BFA students highlight "body" of work in Western Gallery exhibit

“Corporeal” is open until June 10

By Josh Hughes

Where does the tangible body start and end? Why are we fixated on the fleshiness of flesh, and why does the physical tend to come second to the conceptual, the immaterial? We often find ourselves looking at works of art immediately grasping for the symbolic, or the uncoverable puzzle laid out in front of us. Instead of using formal aspects as a starting point, we drift over the bodily functions and start off with an acceptance of what they do. But what happens when we begin to question those preconceptions and start our dissection, as viewers, with the physical itself? This year’s culminating BFA Gallery, “Corporeal,” in the Western Gallery, might help us answer some of these questions as we continually figure out how to inhabit our own bodies on a day to day basis.
The year-long intensive BFA program at Western always ends with a gallery, meaning the last show of the school year contains exclusively student artwork. This year’s BFA class consists of nine students: Jessica Bloom, Margaret Carr, Renee Cheesman, Kaitlin Howland, Vian Nguyen, Eleanor Ortland, Caroline Paulson, Kameron Peck and Dylan Vogel, all of whose work is exhibited in the show.

ABOVE: An oil painting by artist Margaret Carr. Photo by Janna Bodnar // AS Review.

“The artists in ‘Corporeal’ use an expanded concept of the body to address issues ranging from social structures and gender performativity, to affect and the post-human condition” reads the entrance to the gallery, inviting viewers to engage with the artwork under a specific lens. To be sure, there are a number of visceral bodies featured in the exhibit: paintings of writhing human figures, leather “inanimate guardians,” cartoons bursting to life with hyper-realized muscles. But look beyond the obvious and you’ll also see Dylan Vogel’s desolate, haunting photographs of stark buildings, and Jessica Bloom’s abstract pigment prints, artifacts that require more unpacking to successfully address any concept in relation to the body. The exhibit summary helps us with this too, as it also states: “the body provides a potent metaphor to deal with the multiple layers that constitute an exhibit of this kind. Through their individual lines of inquiry each artist’s practice occupies a distinct subject position while contributing to the ongoing dialogues which produce collective knowledge.”

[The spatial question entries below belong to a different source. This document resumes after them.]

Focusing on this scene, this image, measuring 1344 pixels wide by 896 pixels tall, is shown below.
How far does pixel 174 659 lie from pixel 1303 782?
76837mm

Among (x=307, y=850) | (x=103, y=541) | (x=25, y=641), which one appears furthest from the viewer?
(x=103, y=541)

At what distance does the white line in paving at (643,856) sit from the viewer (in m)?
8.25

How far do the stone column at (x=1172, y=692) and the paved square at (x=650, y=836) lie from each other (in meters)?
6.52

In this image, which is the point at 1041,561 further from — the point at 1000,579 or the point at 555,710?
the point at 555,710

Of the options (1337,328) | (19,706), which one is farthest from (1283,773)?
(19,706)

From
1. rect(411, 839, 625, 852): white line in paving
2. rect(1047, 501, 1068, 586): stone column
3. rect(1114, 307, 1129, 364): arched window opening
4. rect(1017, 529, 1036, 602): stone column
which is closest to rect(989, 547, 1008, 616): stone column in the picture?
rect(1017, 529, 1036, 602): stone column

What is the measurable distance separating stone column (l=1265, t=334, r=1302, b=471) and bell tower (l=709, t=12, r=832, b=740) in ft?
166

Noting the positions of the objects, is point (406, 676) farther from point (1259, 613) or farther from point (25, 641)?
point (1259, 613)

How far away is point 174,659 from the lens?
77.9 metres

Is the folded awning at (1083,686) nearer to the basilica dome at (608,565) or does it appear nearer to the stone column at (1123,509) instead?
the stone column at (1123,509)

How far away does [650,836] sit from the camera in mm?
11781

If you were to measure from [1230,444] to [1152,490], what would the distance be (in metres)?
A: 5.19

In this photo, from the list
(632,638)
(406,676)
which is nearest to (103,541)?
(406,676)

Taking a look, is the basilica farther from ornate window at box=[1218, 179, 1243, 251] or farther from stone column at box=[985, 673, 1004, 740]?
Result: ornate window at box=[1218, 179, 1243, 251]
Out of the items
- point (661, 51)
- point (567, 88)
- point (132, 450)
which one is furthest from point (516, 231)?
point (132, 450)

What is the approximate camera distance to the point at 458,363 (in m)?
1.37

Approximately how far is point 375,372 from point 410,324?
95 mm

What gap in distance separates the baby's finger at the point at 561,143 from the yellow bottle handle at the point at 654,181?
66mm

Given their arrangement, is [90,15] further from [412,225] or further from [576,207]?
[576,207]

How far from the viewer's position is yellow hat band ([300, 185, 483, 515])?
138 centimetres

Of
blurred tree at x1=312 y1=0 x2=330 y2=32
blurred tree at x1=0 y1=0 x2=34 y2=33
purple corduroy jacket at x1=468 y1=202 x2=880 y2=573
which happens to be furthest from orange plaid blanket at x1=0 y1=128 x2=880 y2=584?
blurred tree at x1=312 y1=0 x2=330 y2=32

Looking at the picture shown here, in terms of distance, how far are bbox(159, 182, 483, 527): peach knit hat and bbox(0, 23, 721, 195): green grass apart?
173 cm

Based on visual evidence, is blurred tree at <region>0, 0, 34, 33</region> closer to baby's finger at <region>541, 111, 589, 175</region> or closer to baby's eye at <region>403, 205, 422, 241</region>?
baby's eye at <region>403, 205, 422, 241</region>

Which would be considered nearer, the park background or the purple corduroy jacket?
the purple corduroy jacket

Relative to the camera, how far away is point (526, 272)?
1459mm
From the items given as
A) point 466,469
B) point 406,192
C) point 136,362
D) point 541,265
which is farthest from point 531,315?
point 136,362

ABOVE: “Meat Fetish” by Caroline Paulson. Photo by Janna Bodnar // AS Review.

A gallery functions in its own way as a body of parts, working in conjunction with each other to produce a cohesive endpoint, and so “Corporeal” does this in a self-aware manner. The art itself constitutes as the body, with each piece functioning in a unique, albeit connected way. Caroline Paulson’s blunt “Meat Fetish,” a mixed media sculpture involving a spilt shopping cart of wrapped meat, resides at the front of the gallery, but its effect on the viewer impacts later works in the gallery such as Vian Nguyen’s paper plane paintings with assorted bits of body parts strewn about its surface.

ABOVE: Painting of paper airplanes by Vian Nguyen. Photo by Janna Bodnar // AS Review.

Elsewhere in the gallery, Margaret Carr’s oil paintings display the intertwining of human bodies, body parts and the desire of connection amidst the too-oft actualization of miscommunication. Renee Cheesman’s mixed media works address the violence of American culture and its brutal effects on the body as a whole. Kaitlin Howland’s “Inanimate Guardians” is comprised of various puppet-like figures engaged in different interactions, and Kam Peck’s comic book pages are excerpts of exaggerated, textured bodies working with and against each other in animated stills.
All in all, “Corporeal” does an excellent job of showcasing the breadth of student work throughout the BFA program while portraying the conjoining factors that make their work exist in the same spectrum. Be sure to look out for these burgeoning artists in the next few years as they pave their respective paths in the art world beyond their careers at Western.